Entries from a data source:
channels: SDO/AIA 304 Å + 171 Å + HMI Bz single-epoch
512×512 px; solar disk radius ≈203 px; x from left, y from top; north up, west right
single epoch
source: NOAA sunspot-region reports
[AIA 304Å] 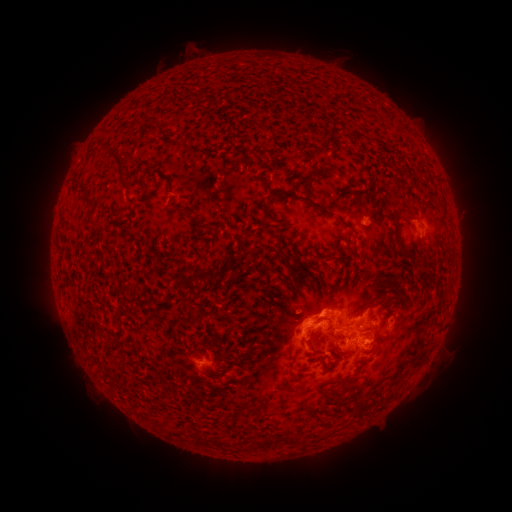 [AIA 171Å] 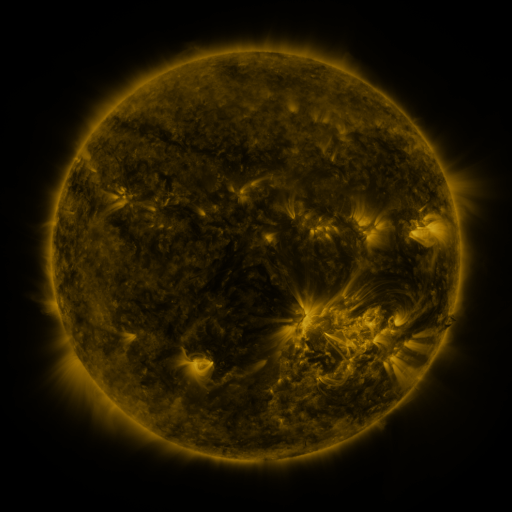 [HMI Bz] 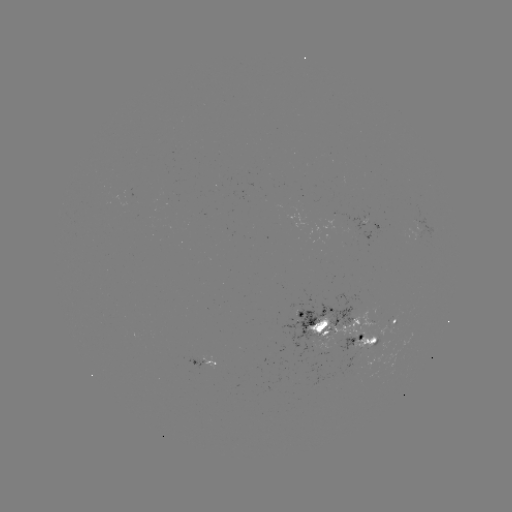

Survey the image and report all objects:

_What is needed_
Pull out each line of the entries above that contains the word "epoch".

_Worked answer_
channels: SDO/AIA 304 Å + 171 Å + HMI Bz single-epoch
single epoch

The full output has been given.